By David Love
Have you ever wanted to be a member of a rally organising committee? No! Sensible person. The word committee is a big clue, it means that you have to be committed but I think it’s more likely you should be committed. After 20 years or so of marshalling on the Tour of Cumbria/ Pirelli International Rally I was invited to join the committee. This was not because I’d excelled at the job but due to the fact that my friend and SMC stalwart Alan Bateman felt he could no longer manage due to cancer. I hoped that it would only be temporary and Alan would recover and return the following year. Sadly it was not to be. So I took over the roles of Equipment Officer and Start/Finish Co-coordinator without the foggiest idea what I was doing. I’m still not sure that I yet know!
From the beginning of February I spend on average 2 hours a day on rally business and for the two weeks before the rally it’s nearer 5 hours a day minimum. That’s a lot of time especially as I’m only one of 15 people on the committee who all have different responsibilities but I do the most work, wish I could keep a straight face when I say that. Some have more than one responsibility and overlap with other committee members. We have a Chairman & Sponsor Liaison, Route Planner, Entry Secretary & Treasurer, Safety Officer, Communications Officer, Webmaster, Chief Marshal & Deputy, Service Area Co-coordinator, Clerk of the Course, Rally Secretary, Media Officer, Programme Editor & Distributor, Rally Promotion, Accommodation Organiser and my deputy & me.
Our first meeting for the 2012 rally took place in September 2011 by which time a route had been planned and submitted to the Forestry Commission for approval. Approval didn’t come until mid December, so in early January the route was driven and the first draft of the Road Book produced and then the route was driven again to check accuracy, sent out to several other committee members for a further check. It was ready to go to the printers by the end of February as it needed checking again after they’ve prepared it for printing. It’s quite confusing going from page 26 to page 50 and missing a stage! There’s a lot more paperwork to produce and check including Regulations, Safety Manual, Operations Manual, Service Book, Signing-on Sheets, Time Control Checksheets, and so on. In previous years a lot of paperwork was posted but this year it was all online and limited hard copies were issued by hand nearer or at the time of the rally. This saved £500 in postage alone.

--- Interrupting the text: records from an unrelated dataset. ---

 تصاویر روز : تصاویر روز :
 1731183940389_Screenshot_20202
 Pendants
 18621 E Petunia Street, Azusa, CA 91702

Meetings continue monthly until February when they become fortnightly until they’re weekly in April. One of the most important meetings doesn’t involve the full committee only Chris Walker, Barry Armstrong and me, it’s when we get together to decide on the “goodies” for the Marshal’s Goodie Bag. This always involves lots of coffee and cream cakes to stimulate the grey matter. We always try to choose something that will be useful but it’s not always easy. This year we chose a drawstring bag with the new 21st anniversary logo printed on it and I ordered 600 hoping that that would be more than enough for one to be given to every Marshal. I hope it was because there’s none left now.

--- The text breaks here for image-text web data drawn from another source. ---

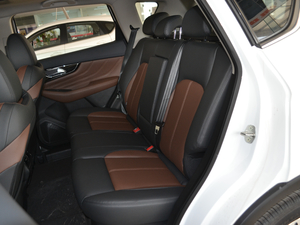 2018(jng) 1.6T ԄF 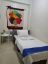 Picture of Single Bed Room with Private Bathroom (Room 6)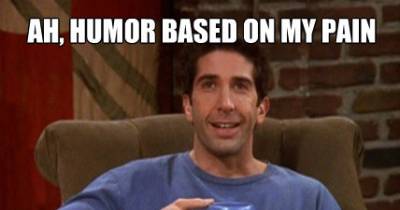 Teachers Share The Most Embarrassing Thing They've Said Or Done In Class.
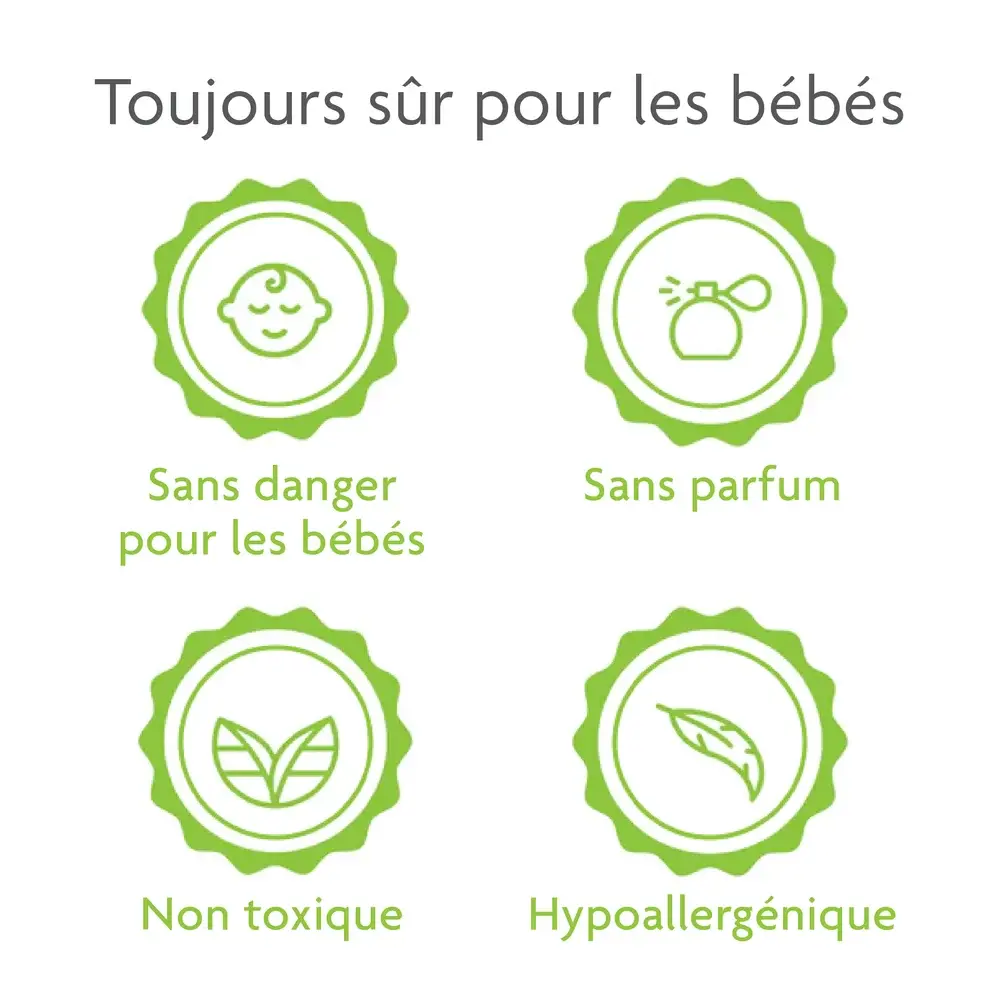 BOTTLE-WASHER-TABLETS-CAROUSEL_FRANCE_2_1_1000x.webp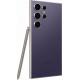 Смартфон Samsung Galaxy S24 Ultra 12/1Tb Violet (SM-S928BZVPEUC) UA UCRF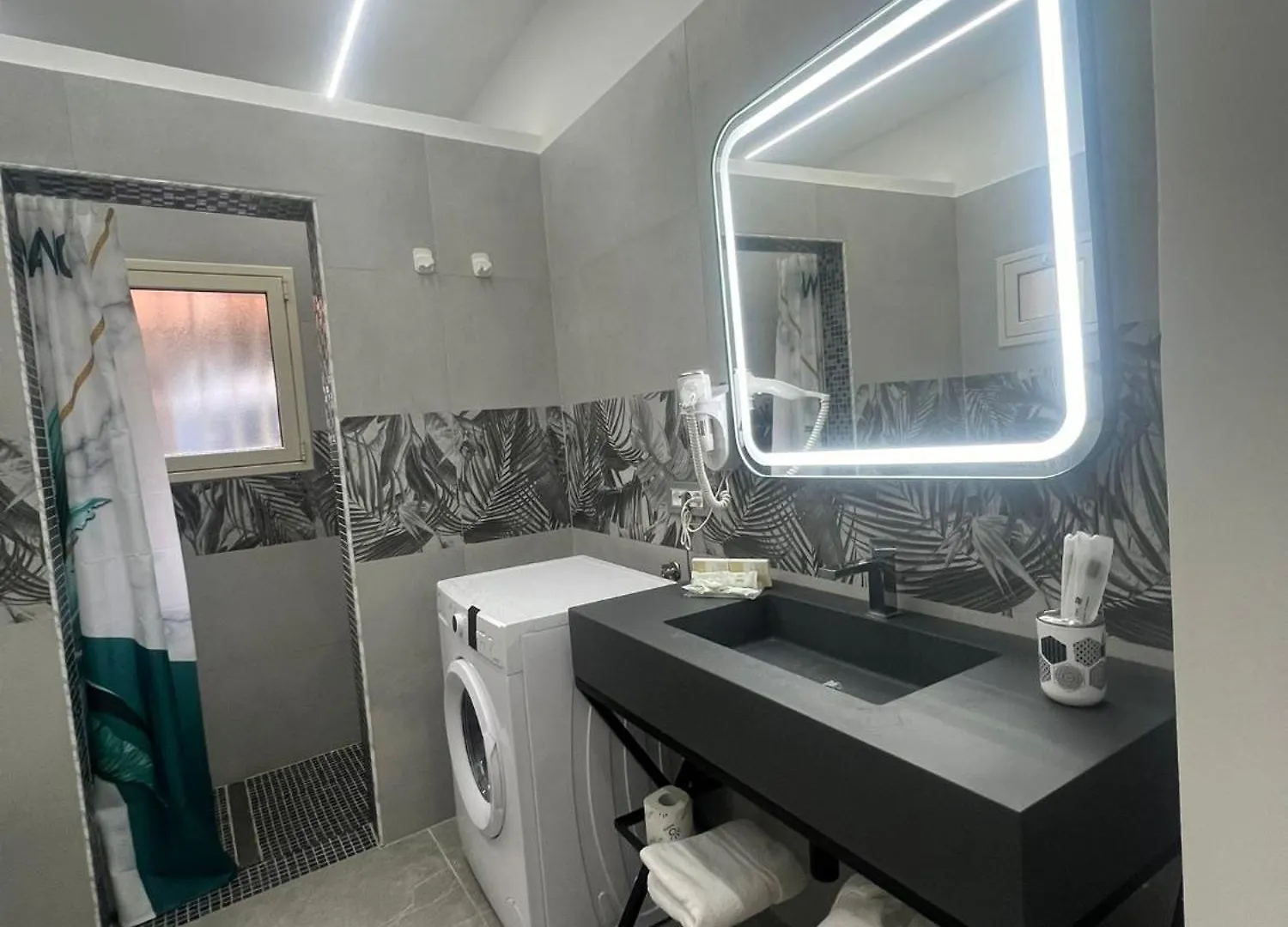 Lägenhet Trinacriahome Catania Italien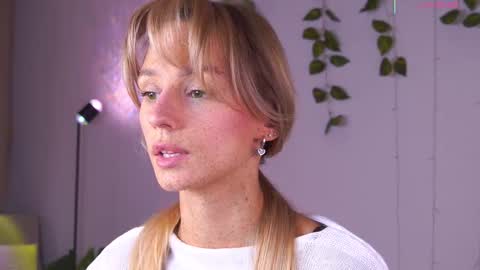 Arti  Next Streams -  online show from 10-05-25, 07:39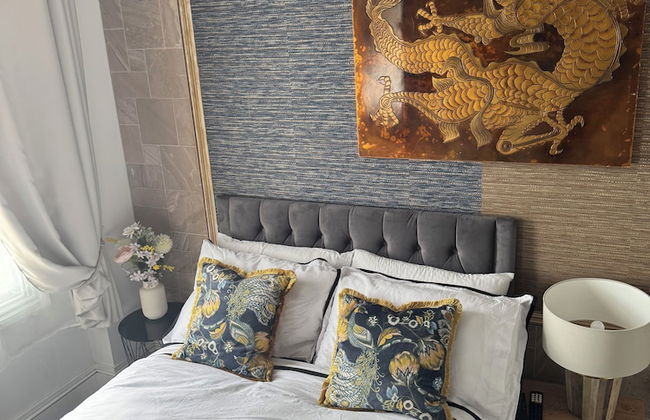 Aimi Residence - Foto 61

Mid way through March I started ordering a variety of equipment to ensure it is delivered at least two weeks before the rally. Some of the hardest but most important items are the doorplates and numbers for the competing cars. As we have no idea how many entries we’re going to get we have to make an educated estimate, wild guess to you and me. You’ve probably never thought how many separate components go to make up a set of rally plates for a car, if you have you really need to get out more. I won’t bore you with specifics except to tell you I supplied over 600 individual hi-vis numbers alone. I also have to order personal & vehicle passes, stage equipment such as signs, tape, arrows, and tabards. I only realize how much equipment I’ve ordered when the bills come in and our Treasurer stops talking to me.
Three weeks before the rally we had the drawstring bags, tee shirts and programmes for the Goodie Bags delivered. These had all to be counted, programmes put in the bags, tee shirts sorted by size then they had to be split between stages and boxed up ready to go out and I didn’t even break sweat doing it. I left it all up to my brother and nephew to do it, there are advantages to being the older brother.
The good news is that’s me finished but the bad news is I’ll be back next month with the nail biting story of my 2012 rally itself.